Allstate Prop. & Cas. Ins. Co. v. Watts Water Techs., Inc. (2/6/2018)

March 5, 2018

Arizona Court of Appeals Division One holds that agreement allowing administrator of arbitration agreement to make rules and regulations for arbitration does not authorize the administrator to alter which claims are subject to mandatory arbitration.

A manufacturer of water products caused property damage in two separate homes for which insurers filed separate subrogation claims against the manufacturer in superior court.  The manufacturer and insurers were parties to a form of arbitration agreement managed by an administrator.  After the property damage occurred, but before the subrogation claims were filed, the administrator informed all parties that product liability claims were excluded from mandatory arbitration, and amended the governing agreement.  The revised arbitration agreement did not, however, clarify whether such exclusion applied retroactively to claims that accrued prior to the revision.  The manufacturer moved to dismiss both subrogation actions and compel arbitration.  The superior court denied the motions in both actions on the grounds that the parties had agreed to allow the administrator to delineate the procedural rules regarding arbitration, which included the exclusion of product liability claims.

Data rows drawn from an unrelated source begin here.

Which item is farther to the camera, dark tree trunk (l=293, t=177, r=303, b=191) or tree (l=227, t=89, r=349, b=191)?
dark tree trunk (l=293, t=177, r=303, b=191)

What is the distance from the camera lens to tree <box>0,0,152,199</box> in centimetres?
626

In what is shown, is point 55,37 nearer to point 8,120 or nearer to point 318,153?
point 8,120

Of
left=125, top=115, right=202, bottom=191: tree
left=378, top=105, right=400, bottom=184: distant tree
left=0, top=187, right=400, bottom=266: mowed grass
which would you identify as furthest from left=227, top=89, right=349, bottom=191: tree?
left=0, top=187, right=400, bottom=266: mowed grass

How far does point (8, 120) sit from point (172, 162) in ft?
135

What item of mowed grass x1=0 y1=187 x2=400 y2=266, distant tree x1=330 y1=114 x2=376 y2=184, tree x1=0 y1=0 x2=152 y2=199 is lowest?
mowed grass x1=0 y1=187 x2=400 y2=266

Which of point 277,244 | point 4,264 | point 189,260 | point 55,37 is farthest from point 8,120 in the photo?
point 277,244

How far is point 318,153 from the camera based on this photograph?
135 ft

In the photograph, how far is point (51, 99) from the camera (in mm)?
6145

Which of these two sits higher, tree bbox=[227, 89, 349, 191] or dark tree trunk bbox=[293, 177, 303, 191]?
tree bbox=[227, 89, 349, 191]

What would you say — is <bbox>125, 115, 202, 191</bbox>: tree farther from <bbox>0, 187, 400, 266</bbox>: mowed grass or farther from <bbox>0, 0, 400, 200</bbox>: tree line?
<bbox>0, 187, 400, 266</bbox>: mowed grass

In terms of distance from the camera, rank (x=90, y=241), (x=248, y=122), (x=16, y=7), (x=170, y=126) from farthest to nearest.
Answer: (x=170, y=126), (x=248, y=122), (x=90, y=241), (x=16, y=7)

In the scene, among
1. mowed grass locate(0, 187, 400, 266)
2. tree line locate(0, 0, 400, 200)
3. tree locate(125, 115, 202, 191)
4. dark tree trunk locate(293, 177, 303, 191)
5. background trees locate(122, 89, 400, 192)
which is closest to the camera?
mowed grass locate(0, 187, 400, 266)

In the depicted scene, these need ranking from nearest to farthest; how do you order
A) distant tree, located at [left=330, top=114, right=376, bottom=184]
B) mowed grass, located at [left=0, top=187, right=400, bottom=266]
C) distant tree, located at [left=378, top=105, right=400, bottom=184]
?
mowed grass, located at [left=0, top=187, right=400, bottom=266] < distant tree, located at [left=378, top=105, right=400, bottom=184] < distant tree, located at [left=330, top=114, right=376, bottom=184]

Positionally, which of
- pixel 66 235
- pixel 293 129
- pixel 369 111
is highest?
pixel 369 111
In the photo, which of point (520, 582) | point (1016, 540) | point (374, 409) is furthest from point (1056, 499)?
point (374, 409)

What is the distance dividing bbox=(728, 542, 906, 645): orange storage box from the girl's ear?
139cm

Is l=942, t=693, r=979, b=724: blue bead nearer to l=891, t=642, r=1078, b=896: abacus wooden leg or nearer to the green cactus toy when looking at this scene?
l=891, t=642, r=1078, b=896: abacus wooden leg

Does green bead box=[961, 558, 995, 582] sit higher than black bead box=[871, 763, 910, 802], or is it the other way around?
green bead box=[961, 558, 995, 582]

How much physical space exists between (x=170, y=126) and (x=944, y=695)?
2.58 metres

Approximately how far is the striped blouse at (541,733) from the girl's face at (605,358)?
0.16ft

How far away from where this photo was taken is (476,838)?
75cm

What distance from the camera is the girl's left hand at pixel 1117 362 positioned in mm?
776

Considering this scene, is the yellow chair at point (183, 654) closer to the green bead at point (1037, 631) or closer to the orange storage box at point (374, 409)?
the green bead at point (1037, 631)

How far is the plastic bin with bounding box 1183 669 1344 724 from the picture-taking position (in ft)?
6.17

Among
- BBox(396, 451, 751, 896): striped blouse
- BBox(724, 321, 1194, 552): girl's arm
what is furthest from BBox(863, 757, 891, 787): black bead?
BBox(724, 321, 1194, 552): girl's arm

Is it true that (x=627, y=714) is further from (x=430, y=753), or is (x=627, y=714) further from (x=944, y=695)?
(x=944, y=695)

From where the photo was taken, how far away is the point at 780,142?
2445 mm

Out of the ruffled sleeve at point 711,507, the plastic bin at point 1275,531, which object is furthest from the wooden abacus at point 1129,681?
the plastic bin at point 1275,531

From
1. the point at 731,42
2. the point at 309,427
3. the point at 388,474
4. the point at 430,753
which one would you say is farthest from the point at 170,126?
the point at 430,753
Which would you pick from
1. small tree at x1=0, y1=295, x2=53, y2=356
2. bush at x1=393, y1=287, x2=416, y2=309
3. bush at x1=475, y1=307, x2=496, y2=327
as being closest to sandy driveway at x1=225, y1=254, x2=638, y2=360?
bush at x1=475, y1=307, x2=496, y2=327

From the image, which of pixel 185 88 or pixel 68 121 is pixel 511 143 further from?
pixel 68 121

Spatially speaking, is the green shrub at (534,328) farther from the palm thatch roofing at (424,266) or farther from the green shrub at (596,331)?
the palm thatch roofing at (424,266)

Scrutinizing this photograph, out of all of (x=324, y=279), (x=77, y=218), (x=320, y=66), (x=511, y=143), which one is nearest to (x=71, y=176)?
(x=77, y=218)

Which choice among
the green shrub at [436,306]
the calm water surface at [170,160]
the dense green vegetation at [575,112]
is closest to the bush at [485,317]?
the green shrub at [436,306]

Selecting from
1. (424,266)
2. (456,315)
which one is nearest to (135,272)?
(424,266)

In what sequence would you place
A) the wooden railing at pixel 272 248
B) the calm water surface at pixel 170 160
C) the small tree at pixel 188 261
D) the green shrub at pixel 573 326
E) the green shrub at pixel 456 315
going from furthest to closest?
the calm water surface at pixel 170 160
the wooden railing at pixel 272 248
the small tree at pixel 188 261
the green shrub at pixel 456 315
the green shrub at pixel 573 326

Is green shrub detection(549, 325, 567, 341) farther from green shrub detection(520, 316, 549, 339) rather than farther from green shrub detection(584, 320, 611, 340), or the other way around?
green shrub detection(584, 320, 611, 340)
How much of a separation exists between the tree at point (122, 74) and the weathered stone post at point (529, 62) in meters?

The Court of Appeals reversed, holding that the clear language of the arbitration agreement in effect at the time of the property damage required arbitration of the subrogation claims.  The Court acknowledged that the agreement permitted the administrator to change the “rules and regulations” of controversies under the agreement, but rejected the argument that this authority permitted the administrator to change unilaterally which controversies were subject to compulsory arbitration.  Moreover, the terms of the arbitration agreement in effect at the time of the property damage compelled arbitration and became enforceable and irrevocable under A.R.S § 12-1501 at the time the claims arose.  Finally, the Court declined to rely on an e-mail from the administrator sent to the parties clarifying that the amendment was retroactive because it was not part of any agreement signed by the parties.

Judge Gemmill authored the opinion; Judges Jones and Thompson concurred.